▶ **TASK LIST**:
**1)** In the sandwich story, how long did the narrator ask the man to wait?
**2)** Write the next part of the sandwich story, picking up right after its last sentence.
== PASSAGE
While I was eating, however, an older homeless man approached my table.

“Can I…” he began to say.

I quickly let him down, “I’m sorry man; I don’t have any cash on me…”

“No,” he replied, “I was just wanting a sandwich. Can you get me a sandwich?”

I felt terrible. “Oh, yeah, of course! I’m sorry about that.”

I was kind of in a bind though. I had some important, urgent work I needed to complete during the hour I was eating. I couldn’t really attend to his needs properly at the moment. Trying to be sensitive, I responded, “Hey, you mind if I come get you in like 30 minutes? I have some work I need to get done right now. You’ll be up this way, right?” I motioned with my hands, referring to the short road alongside the block where there was a large, public sitting area and several more restaurants.

He replied, “Yeah, I’ll be right there. I can do that.”

“Great,” I said, “I’ll come find you in just a bit, and I’ll have a sandwich ready for you.”

“Ok, sounds good.” He trailed off and made his way down the street towards the sitting area. I could still spot him from my vantage point.
====
== GIVEN INFORMATION
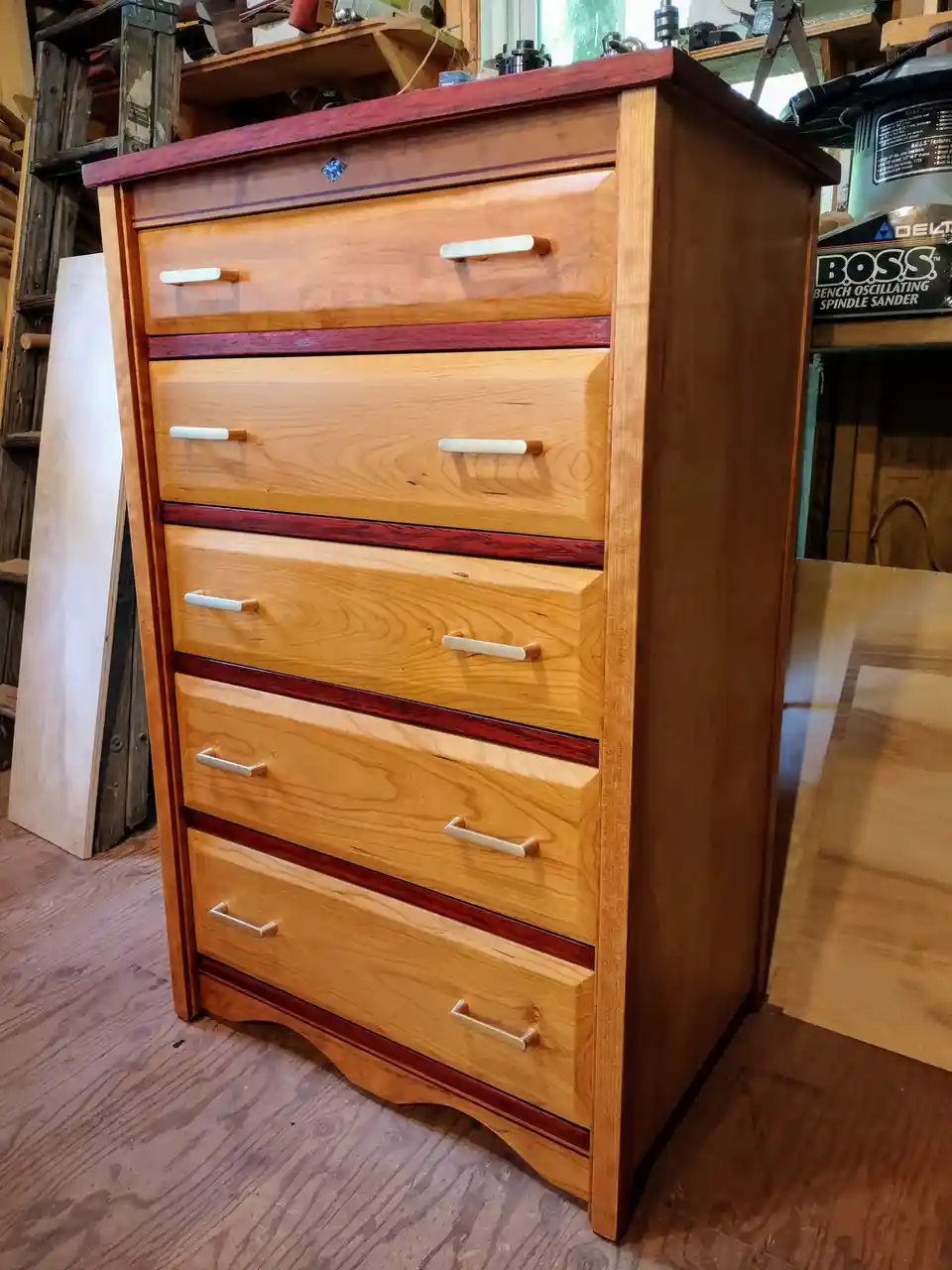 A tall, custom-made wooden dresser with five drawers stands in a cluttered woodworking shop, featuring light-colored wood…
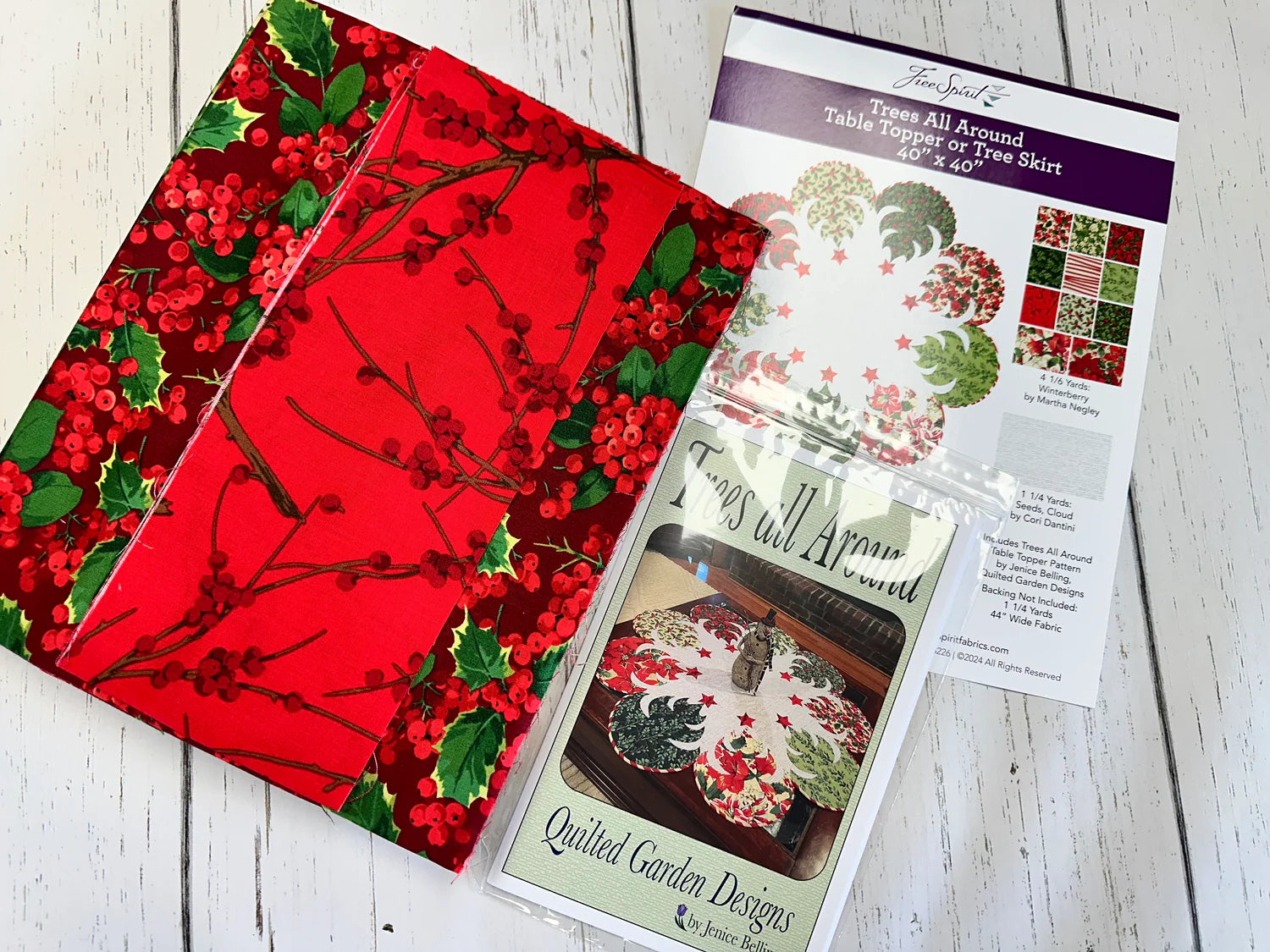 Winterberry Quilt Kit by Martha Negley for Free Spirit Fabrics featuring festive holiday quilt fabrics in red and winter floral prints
====
▶ **ANSWER SET**:
**1)** About 30 minutes.

**2)**
About 30 minutes passed. I finished my meal, sent the last several emails, and completed my last few mobile assignments. I looked up from my phone, searching for the man, and spotted him from a distance in the same sitting area.

There was a local sandwich shop across the street, so I walked over and ordered the Classic #1 to take to him. I paid for the sandwich, put it in a to-go box, and crossed the street, heading towards the public sitting area. But once I got there, I couldn’t find him. He must have just left. “Well,” I thought, “He can’t be far, I’ll just go find him. I’m sure he’s wondering around the block somewhere.” The historic downtown area isn’t large. In fact, you can see the entire district in one view from the public square.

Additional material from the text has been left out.